• _Exercise brief_
Beginning with the line that contains "How distantly are", reproduce the remaining lines of the material exactly, up to and including the last one, but no pictures.

• _Items_
____
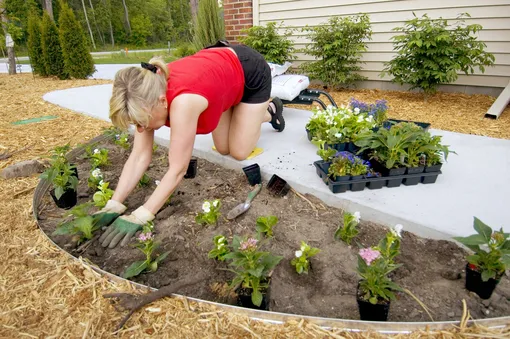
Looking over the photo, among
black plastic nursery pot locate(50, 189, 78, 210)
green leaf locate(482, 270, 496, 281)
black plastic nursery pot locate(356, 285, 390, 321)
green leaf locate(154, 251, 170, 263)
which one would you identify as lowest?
black plastic nursery pot locate(50, 189, 78, 210)

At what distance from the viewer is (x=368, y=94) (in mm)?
5312

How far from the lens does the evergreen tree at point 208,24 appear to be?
672cm

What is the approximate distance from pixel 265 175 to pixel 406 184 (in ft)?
3.26

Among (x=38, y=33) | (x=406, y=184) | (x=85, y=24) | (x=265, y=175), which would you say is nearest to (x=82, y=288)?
(x=265, y=175)

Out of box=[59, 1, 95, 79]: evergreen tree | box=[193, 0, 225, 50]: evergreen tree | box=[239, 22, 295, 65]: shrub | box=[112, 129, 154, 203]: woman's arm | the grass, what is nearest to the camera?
box=[112, 129, 154, 203]: woman's arm

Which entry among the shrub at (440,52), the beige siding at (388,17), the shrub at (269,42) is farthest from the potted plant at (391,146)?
the shrub at (269,42)

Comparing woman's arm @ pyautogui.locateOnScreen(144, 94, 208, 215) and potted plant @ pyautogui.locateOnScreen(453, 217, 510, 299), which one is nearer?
potted plant @ pyautogui.locateOnScreen(453, 217, 510, 299)

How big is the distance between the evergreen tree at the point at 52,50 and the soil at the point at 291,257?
7.14m

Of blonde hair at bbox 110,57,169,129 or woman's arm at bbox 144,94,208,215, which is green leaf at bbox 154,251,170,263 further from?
blonde hair at bbox 110,57,169,129

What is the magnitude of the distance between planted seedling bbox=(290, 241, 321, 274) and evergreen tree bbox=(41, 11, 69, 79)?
853cm

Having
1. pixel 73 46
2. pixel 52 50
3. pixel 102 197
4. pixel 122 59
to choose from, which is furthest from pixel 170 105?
pixel 122 59

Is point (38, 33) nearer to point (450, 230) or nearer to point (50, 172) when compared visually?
point (50, 172)

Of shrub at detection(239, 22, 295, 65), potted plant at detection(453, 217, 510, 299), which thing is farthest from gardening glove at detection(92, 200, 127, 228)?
shrub at detection(239, 22, 295, 65)

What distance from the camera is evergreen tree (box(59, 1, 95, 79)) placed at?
7.48 metres
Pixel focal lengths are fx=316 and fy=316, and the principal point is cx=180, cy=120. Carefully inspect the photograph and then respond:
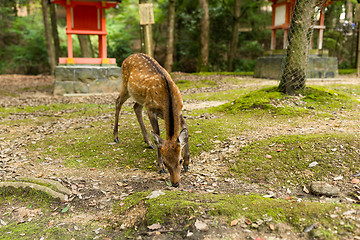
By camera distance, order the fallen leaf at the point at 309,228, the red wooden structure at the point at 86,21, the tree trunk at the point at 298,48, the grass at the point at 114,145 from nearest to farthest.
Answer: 1. the fallen leaf at the point at 309,228
2. the grass at the point at 114,145
3. the tree trunk at the point at 298,48
4. the red wooden structure at the point at 86,21

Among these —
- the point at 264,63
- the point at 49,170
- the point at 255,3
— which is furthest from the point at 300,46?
the point at 255,3

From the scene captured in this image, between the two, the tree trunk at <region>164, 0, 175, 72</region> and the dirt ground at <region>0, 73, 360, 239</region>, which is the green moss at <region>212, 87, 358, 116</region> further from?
the tree trunk at <region>164, 0, 175, 72</region>

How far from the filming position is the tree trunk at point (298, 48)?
596 centimetres

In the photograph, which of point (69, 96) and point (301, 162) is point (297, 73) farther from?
point (69, 96)

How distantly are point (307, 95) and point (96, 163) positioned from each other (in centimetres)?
425

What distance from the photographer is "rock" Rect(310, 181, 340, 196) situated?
11.5 feet

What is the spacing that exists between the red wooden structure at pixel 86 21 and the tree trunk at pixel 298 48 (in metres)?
7.84

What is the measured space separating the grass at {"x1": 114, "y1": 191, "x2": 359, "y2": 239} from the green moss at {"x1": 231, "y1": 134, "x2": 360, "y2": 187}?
0.72 meters

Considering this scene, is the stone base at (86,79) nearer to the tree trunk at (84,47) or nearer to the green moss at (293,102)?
the tree trunk at (84,47)

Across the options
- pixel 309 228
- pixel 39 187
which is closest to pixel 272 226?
pixel 309 228

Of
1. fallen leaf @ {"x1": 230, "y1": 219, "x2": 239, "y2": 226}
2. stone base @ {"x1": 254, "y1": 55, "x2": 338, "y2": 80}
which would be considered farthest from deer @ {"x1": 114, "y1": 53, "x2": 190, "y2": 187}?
stone base @ {"x1": 254, "y1": 55, "x2": 338, "y2": 80}

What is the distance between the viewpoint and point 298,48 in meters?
6.04

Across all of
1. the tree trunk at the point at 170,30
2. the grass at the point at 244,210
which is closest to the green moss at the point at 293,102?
the grass at the point at 244,210

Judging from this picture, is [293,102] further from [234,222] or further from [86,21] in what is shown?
[86,21]
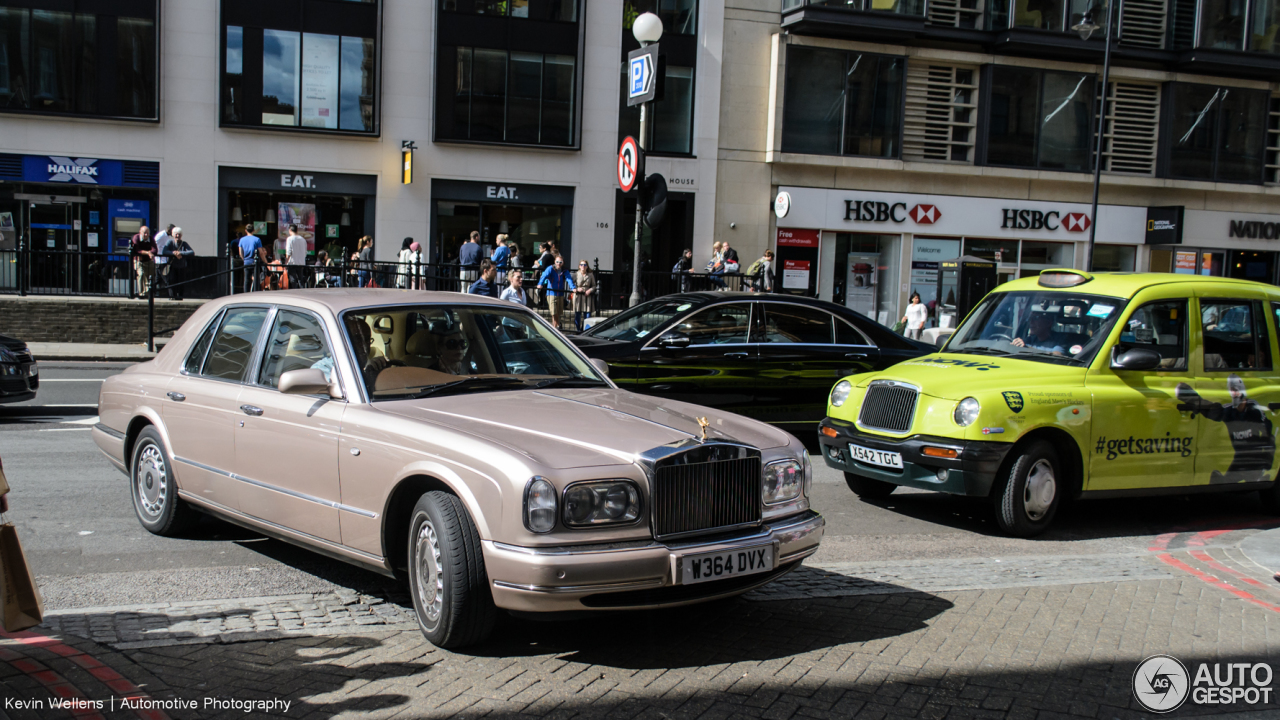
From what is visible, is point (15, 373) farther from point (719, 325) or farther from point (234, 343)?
point (719, 325)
____
• _Answer in full_
How distantly are point (307, 95) and point (96, 163) positioned from each other (in centimetres)?
425

What distance from the photographer is "rock" Rect(310, 181, 340, 196) situated?
11.5 feet

What is the spacing that exists between the red wooden structure at pixel 86 21 and the tree trunk at pixel 298 48 (in metres)?
7.84

What is the measured space separating the grass at {"x1": 114, "y1": 191, "x2": 359, "y2": 239} from the green moss at {"x1": 231, "y1": 134, "x2": 360, "y2": 187}?
0.72 meters

Considering this scene, is the stone base at (86,79) nearer to the tree trunk at (84,47) or nearer to the green moss at (293,102)?
the tree trunk at (84,47)

Across the options
- pixel 309 228
- pixel 39 187
which is closest to pixel 272 226?
pixel 309 228

Of
1. fallen leaf @ {"x1": 230, "y1": 219, "x2": 239, "y2": 226}
2. stone base @ {"x1": 254, "y1": 55, "x2": 338, "y2": 80}
which would be considered farthest from deer @ {"x1": 114, "y1": 53, "x2": 190, "y2": 187}?
stone base @ {"x1": 254, "y1": 55, "x2": 338, "y2": 80}

What is the distance between the viewpoint and point 298,48 in meters?
6.04

Across all of
1. the tree trunk at the point at 170,30
2. the grass at the point at 244,210
which is closest to the green moss at the point at 293,102?
the grass at the point at 244,210

Judging from this picture, is [293,102] further from [234,222] or further from [86,21] in what is shown?
[86,21]
From what is visible, is point (15, 373) farther from point (719, 325) or farther from point (234, 343)?
point (719, 325)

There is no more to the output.